[Stored dataset items]

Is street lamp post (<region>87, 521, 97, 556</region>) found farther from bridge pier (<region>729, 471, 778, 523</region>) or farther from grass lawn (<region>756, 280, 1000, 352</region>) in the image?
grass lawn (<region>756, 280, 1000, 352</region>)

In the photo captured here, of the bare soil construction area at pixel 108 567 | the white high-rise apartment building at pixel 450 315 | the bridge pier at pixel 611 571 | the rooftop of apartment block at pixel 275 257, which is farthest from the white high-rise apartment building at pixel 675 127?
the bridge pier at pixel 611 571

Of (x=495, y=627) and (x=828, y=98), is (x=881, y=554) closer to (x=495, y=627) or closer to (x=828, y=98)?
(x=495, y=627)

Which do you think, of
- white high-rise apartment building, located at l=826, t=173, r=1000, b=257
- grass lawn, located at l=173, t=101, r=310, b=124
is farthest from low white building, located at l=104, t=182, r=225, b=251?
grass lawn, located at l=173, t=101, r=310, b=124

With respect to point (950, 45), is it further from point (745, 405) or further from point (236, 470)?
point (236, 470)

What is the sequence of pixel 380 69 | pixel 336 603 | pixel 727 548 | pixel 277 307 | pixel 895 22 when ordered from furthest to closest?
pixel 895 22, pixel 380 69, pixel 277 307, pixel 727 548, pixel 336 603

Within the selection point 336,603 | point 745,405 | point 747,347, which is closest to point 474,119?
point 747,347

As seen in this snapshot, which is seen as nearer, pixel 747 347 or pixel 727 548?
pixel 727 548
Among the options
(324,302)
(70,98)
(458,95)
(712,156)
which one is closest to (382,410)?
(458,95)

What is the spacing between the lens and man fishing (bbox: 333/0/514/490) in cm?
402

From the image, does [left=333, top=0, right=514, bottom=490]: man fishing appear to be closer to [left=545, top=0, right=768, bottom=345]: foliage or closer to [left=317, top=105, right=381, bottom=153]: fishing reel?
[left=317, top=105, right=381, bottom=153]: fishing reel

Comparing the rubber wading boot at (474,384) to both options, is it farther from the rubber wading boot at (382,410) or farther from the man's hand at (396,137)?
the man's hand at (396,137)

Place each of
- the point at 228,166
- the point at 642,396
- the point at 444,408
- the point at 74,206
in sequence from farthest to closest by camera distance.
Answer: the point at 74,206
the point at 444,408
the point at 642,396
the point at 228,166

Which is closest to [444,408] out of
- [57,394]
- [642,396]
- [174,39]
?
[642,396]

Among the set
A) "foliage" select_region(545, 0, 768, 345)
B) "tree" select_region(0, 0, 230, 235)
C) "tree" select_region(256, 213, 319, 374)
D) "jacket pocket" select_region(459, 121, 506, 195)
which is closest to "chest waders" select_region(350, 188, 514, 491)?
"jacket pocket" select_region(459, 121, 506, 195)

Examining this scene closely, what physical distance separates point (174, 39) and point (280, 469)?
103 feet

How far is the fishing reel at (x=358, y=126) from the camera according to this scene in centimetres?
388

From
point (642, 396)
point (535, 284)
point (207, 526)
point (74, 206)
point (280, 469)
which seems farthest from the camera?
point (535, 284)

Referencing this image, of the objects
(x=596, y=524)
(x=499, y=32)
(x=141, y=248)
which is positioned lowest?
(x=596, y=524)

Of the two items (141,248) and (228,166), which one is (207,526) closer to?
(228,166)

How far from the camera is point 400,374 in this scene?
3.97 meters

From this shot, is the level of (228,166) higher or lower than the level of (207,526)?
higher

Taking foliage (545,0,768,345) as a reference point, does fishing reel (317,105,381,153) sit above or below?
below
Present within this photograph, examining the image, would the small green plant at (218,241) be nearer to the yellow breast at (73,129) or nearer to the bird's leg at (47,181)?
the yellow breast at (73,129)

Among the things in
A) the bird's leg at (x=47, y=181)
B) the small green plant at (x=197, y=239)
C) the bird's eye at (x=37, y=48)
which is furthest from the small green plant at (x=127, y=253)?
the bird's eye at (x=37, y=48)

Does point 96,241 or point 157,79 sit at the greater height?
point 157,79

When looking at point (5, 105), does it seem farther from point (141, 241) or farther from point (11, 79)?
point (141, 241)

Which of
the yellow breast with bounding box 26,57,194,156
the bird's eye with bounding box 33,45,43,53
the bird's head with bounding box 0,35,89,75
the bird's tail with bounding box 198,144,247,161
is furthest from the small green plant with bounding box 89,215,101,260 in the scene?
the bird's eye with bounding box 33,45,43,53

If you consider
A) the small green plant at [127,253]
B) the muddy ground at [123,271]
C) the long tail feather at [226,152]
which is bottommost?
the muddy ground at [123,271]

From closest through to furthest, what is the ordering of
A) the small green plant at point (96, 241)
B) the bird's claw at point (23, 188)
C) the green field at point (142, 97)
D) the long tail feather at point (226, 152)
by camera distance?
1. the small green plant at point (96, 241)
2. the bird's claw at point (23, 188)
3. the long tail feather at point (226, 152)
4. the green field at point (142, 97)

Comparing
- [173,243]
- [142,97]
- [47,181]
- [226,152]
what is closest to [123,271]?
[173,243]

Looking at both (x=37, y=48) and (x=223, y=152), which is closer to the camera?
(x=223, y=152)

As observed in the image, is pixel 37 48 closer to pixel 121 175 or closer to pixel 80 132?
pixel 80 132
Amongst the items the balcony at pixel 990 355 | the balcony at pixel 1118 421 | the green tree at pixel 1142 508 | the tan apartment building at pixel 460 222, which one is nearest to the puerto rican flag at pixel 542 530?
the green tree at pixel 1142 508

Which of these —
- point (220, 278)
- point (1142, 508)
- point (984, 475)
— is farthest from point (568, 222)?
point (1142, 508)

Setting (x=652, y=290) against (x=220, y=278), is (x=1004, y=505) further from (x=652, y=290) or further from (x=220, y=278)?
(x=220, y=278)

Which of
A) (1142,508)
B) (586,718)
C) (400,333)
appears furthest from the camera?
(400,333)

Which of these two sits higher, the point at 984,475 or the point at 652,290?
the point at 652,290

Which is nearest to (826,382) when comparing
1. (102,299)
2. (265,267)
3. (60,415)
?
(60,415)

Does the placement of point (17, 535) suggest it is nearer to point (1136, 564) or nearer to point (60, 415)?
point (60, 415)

---

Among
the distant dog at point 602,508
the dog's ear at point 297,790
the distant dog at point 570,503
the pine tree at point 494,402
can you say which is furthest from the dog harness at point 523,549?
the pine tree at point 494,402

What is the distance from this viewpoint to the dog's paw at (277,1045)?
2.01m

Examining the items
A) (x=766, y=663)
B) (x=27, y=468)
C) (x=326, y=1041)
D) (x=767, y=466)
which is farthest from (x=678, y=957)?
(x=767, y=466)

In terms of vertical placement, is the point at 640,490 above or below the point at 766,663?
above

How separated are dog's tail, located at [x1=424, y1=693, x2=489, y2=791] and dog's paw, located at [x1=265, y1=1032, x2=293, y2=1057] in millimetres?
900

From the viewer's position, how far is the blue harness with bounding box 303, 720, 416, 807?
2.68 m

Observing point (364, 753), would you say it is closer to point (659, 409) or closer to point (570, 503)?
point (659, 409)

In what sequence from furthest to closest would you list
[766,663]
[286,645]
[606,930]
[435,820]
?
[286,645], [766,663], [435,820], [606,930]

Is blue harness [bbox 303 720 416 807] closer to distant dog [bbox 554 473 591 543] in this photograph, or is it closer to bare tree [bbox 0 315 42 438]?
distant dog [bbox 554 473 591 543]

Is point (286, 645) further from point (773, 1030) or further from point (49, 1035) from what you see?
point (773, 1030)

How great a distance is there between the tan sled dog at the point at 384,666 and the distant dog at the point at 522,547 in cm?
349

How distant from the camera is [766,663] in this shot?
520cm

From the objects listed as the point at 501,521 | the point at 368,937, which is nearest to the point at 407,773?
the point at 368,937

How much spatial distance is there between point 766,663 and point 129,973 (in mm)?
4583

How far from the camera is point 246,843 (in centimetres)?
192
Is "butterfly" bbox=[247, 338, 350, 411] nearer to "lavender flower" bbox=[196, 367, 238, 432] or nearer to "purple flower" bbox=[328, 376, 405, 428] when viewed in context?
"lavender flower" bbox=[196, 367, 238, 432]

◆ BRIEF
Extract every line of the stored dataset items above that contains the word "pocket".

◆ ANSWER
D) "jacket pocket" select_region(459, 121, 506, 195)
"jacket pocket" select_region(459, 121, 506, 195)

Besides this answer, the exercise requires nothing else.